Thanks to Azie Dungey for taking the time to share her thoughts on this site about her new Web series, Ask a Slave. Given that my post was somewhat critical of the show I decided that the comment deserved to be featured as a separate post.
I just wanted to tell my story. I did not expect 1 million people to watch this. Or 36,000 to subscribe every week. I’m an artist and I felt I had a story that was worth telling. In the back of my mind, I was hoping (if anyone even saw it) it would spark a conversation, and it certainly has. People are using this show as a resource in classrooms, universities, dissertations, and even in a symposium on African American character interpretation at historic sites. I am beyond ecstatic about this. I don’t have answers, but I think the questions are just as valuable, and I am happy to see people are taking it to the next level. Like I said, I just wanted it to be a start.
For whatever reason, people love Lizzie Mae. I think that in and of itself means I succeeded as an actor and creator. When I worked at Mount Vernon, and interacted with visitors, I often felt dehumanized because it was clear that the African American experience is not embraced as a true American experience. I was at best a side note, at worst an undesired distraction. The interaction that comes to mind is the one between myself and the woman who was so worried about Mrs Washington needing something in the middle of the night. To you that may just be a “silly” tourist, but to me it spoke volumes. I was not a human of any importance to her. My life just existed to facilitate that of the white people whose story she aligned herself with. My life as a black woman in 1797, and in 2012. To me, this is the problem.

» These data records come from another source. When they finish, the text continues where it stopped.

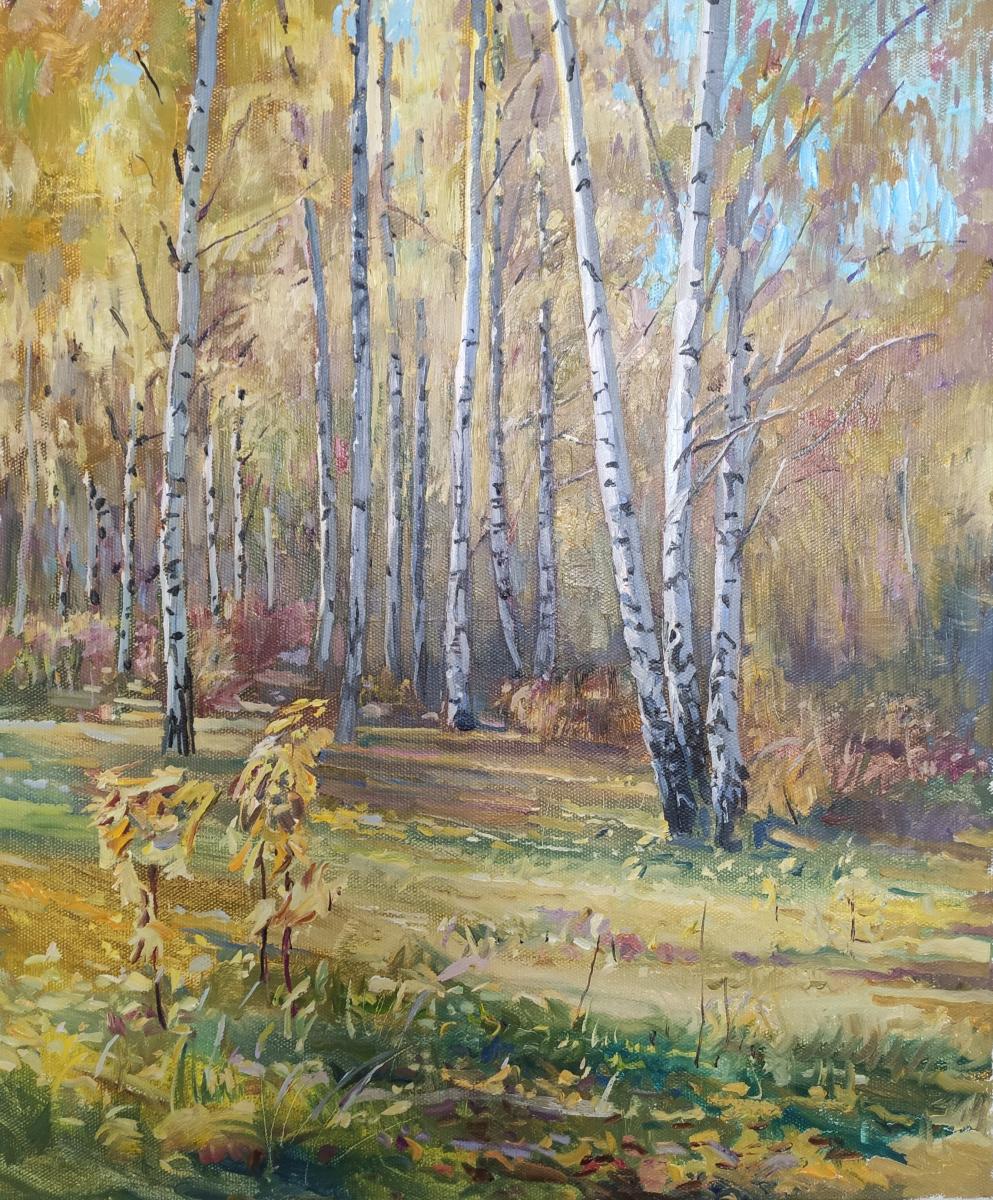 Renat Khusnullovich Khaliulin. Golden time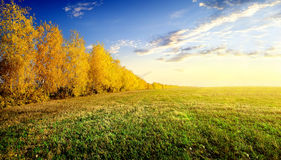 Birches on field Royalty Free Stock Images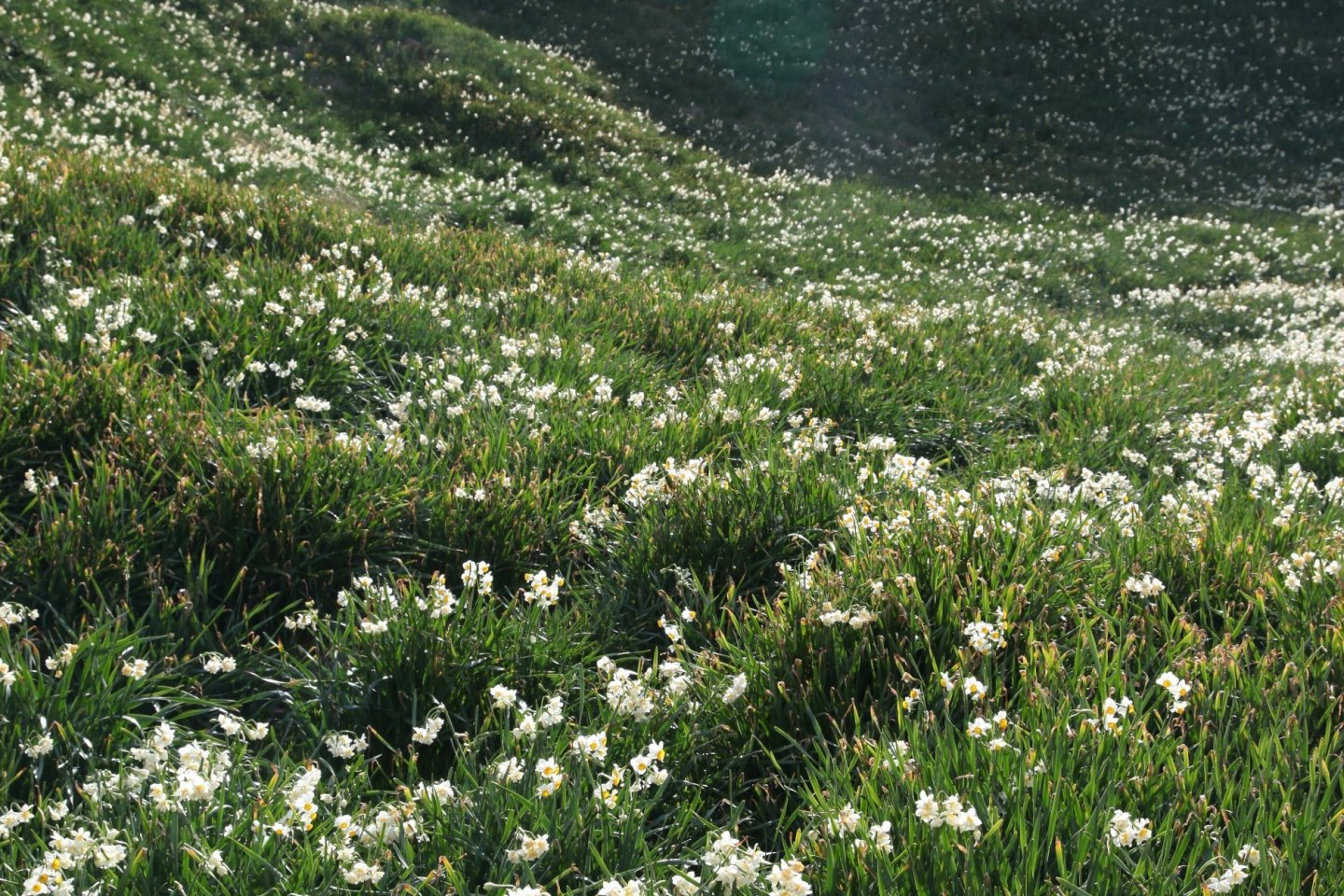Over 3 million narcissus flowers cover the Suzaki Peninsula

I am happy that Lizzie Mae not only evokes laughter, but also empathy. When we approach early American history, if the subject of the black experience emerges, there is often immediate defensiveness and dismissal. With laughter we connect, our defenses drop, and then there is the potential for vulnerability. From there, empathy emerges. I want people to cherish the Lizzie Maes of history as much as they do the George Washingtons of history. That is the American story, and they both belong to us all. I’m not a historian or educator. I can only do my part.